Estudo argentino

A COVID-19 afeta a função ovariana

Esse fenômeno, possivelmente temporário, afeta as chances de conceber.

Pela primeira vez, pesquisadores argentinos mostraram que a COVID-19 afeta pelo menos temporariamente a função dos ovários nas mulheres, o que pode afetar suas chances de conceber naturalmente ou por meio de técnicas de reprodução assistida e reforçou a importância de garantir a vacinação nessa população.

O estudo foi liderado por cientistas do CONICET e do Instituto de Biologia e Medicina Experimental (IBYME), da cidade de Buenos Aires, e foi publicado na revista "Molecular Basis of Disease".

As mulheres estudadas foram recrutadas em centros de reprodução assistida e tiveram COVID-19 por 3 a 9 meses. "Neste momento, estamos avaliando se essas alterações ovarianas podem ser revertidas após períodos mais longos, como 9 a 18 meses", disse a líder do estudo Fernanda Parborell, Ph.D. em Química, chefe do Laboratório de Estudos de Fisiopatologia Ovariana do IByME.

“É importante que casais que tiveram COVID-19 e estão procurando uma gravidez natural e ainda não conseguem, saibam que pode ser devido à infecção que sofreram meses atrás e que é um fenômeno possivelmente transitório”, disse Parborell, que acrescentou que a descoberta também pode ajudar a otimizar os protocolos de tratamento de fertilidade assistida.

O estudo

Os pesquisadores do IbyME avaliaram o efeito da infecção por SARS-CoV-2 na função ovariana em mulheres que procuraram atendimento em centros de reprodução assistida: 34 pacientes controlem e 46 pacientes recuperados da COVID-19 que eram assintomáticos ou apresentavam sintomas leves, como perda de olfato e/ou sabor, dor de garganta e febre.

O material de estudo foram os fluidos foliculares, que são obtidos por aspiração para extrair os óvulos do ovário e utilizá-los em técnicas de reprodução assistida.

“Nesse líquido estão os oócitos (óvulos imaturos) antes da ovulação ocorrer. O material descartado é o que estudamos e que é composto por uma complexa mistura de hormônios, citocinas (proteínas do sistema imunológico), metabólitos e outras proteínas liberadas pelas células do ovário e que são importantes para a qualidade e desenvolvimento dos óvulos” Parborell explicou.

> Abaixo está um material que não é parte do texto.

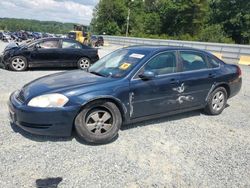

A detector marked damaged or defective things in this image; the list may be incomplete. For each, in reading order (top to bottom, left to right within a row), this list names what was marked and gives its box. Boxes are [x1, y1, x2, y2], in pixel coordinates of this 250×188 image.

damaged car [8, 45, 241, 142]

Os pesquisadores descobriram que anticorpos IgG contra SARS-CoV-2 foram detectados em 91% dos fluidos foliculares de pacientes pós-COVID-19. “É muito raro observar imunoglobulinas contra patógenos em fluidos foliculares. Além disso, pacientes com níveis mais elevados de anticorpos apresentaram menor número de oócitos recuperados e maduros”, indicou o cientista do CONICET.

Os pesquisadores também estimularam uma cultura de células ovarianas humanas com os fluidos foliculares e descobriram que aquelas de mulheres que tiveram COVID-19 produziram níveis mais baixos de três marcadores que favorecem a gravidez: StAR, uma proteína chave na função ovariana; Erβ, um hormônio ou receptor de estrogênio β essencial para o desenvolvimento do óvulo; e VEGF, um fator de crescimento vascular que promove o fluxo sanguíneo para as células ovarianas. Também verificaram maior dano genômico em culturas de células ovarianas e endoteliais.

“Em conclusão, nossos resultados descrevem pela primeira vez que a infecção por SARS-CoV-2 afeta negativamente o microambiente folicular (o que envolve o oócito), que desregula a função ovariana e afeta a qualidade do oócito em pacientes recuperados do COVID-19”, disse Parborell.

“Com base na experiência que temos no estudo da fisiopatologia do ovário, é muito possível que o ovário restaure sua função aos níveis normais após um tempo adequado. Atualmente, estamos realizando os experimentos para confirmar e estabelecer o tempo de recuperação ovariana após a infecção”, acrescentou.